In other types of employment discrimination cases – cases, for instance, for race or gender discrimination – there is no need to prove that discrimination was the motivating factor. Employees need only show that discrimination was a factor. The Supreme Court’s decision means that an employer may now take action against an employee based on age as long as other considerations also factor into the decision.
The Gross ruling should not change the way employers conduct their affairs. Congress may step in and reverse the decision. A law could be passed permitting age discrimination to be proven with evidence that age was considered. An employer is also always better off fighting an age discrimination claim where there has in fact not been any age discrimination.

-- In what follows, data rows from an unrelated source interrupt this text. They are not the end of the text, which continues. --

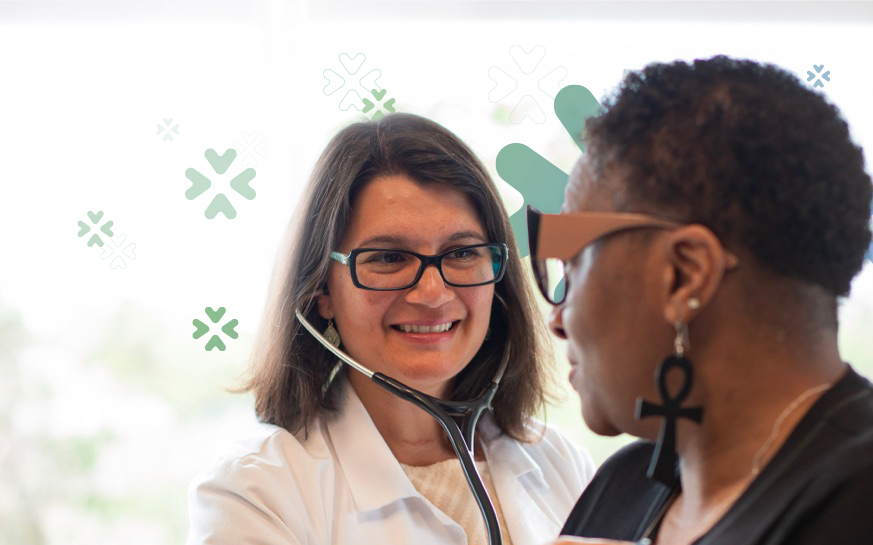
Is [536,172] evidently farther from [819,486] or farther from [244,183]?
[819,486]

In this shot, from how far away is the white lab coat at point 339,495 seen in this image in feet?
4.88

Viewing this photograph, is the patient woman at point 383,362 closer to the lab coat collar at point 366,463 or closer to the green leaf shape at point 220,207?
the lab coat collar at point 366,463

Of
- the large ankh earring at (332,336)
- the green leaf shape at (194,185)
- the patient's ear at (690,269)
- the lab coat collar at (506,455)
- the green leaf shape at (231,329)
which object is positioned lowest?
the lab coat collar at (506,455)

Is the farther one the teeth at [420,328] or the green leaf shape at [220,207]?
the green leaf shape at [220,207]

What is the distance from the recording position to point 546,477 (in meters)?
1.85

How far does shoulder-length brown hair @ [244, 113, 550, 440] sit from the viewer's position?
5.54ft

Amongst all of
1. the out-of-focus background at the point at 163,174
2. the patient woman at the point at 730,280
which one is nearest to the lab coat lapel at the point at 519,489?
the out-of-focus background at the point at 163,174

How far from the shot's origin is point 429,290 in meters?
1.61

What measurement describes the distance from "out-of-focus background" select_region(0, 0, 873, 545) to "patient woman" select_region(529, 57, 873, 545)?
121 cm

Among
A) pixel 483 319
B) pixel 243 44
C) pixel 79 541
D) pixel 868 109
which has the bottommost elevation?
pixel 79 541

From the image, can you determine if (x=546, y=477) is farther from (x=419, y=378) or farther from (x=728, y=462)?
(x=728, y=462)

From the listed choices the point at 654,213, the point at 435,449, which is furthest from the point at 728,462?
the point at 435,449

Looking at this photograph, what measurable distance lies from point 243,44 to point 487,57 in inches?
23.5

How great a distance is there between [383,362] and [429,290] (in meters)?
0.16
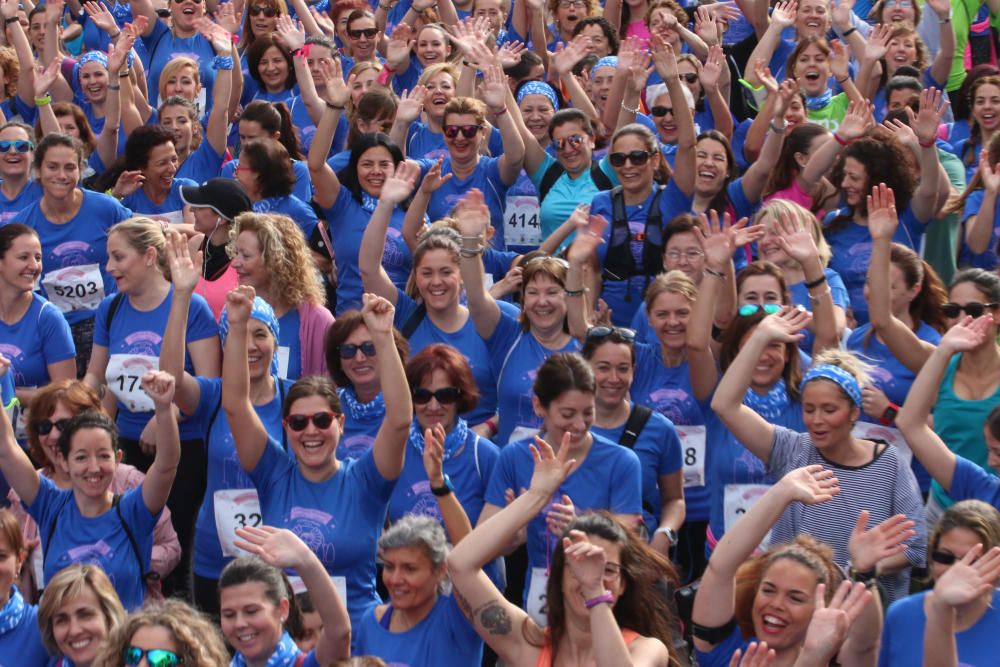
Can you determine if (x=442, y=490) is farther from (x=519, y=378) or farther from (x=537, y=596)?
(x=519, y=378)

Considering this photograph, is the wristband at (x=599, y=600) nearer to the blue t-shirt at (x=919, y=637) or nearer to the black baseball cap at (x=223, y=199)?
the blue t-shirt at (x=919, y=637)

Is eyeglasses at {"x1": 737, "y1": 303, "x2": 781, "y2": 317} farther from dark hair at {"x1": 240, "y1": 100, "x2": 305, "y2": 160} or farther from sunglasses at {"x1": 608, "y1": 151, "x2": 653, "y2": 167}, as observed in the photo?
dark hair at {"x1": 240, "y1": 100, "x2": 305, "y2": 160}

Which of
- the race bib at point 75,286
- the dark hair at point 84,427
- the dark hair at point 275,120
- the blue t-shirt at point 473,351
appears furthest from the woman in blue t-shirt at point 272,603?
the dark hair at point 275,120

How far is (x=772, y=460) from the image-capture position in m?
5.93

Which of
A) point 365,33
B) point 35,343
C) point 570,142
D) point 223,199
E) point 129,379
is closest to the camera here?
point 129,379

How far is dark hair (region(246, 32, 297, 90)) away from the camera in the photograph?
10336mm

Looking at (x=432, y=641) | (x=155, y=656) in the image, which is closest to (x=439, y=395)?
(x=432, y=641)

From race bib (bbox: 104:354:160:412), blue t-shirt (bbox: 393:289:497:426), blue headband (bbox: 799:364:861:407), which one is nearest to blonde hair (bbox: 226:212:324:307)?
blue t-shirt (bbox: 393:289:497:426)

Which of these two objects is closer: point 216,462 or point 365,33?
point 216,462

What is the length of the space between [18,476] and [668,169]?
3.56 m

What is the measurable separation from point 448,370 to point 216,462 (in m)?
0.89

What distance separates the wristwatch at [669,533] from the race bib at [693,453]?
403 millimetres

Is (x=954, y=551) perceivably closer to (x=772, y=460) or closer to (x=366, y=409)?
(x=772, y=460)

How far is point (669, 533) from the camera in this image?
608cm
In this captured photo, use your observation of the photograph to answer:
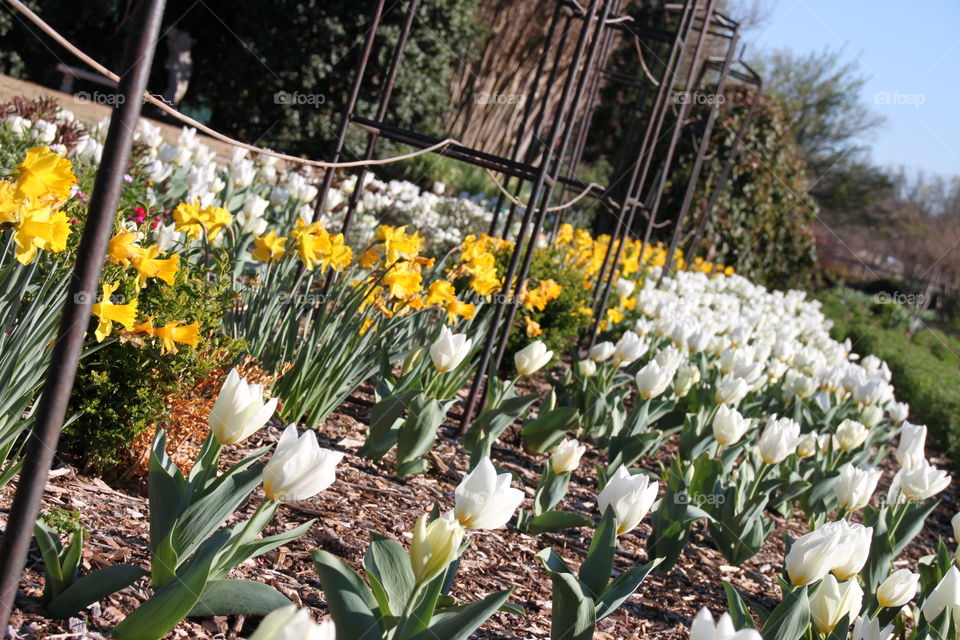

Employees asserting age discrimination claims, on the other hand, will need to alter their behavior. They are now going to have to charge that age was the reason their employers took action against them; it will not be sufficient for them to claim that age factored into the decision. The Gross ruling will also make it tougher for employees to prove age discrimination claims. Employers may now defend the claims by asserting that age was merely a factor taken into consideration; before Gross, on the other hand, any taking of age into consideration was enough to prove age discrimination.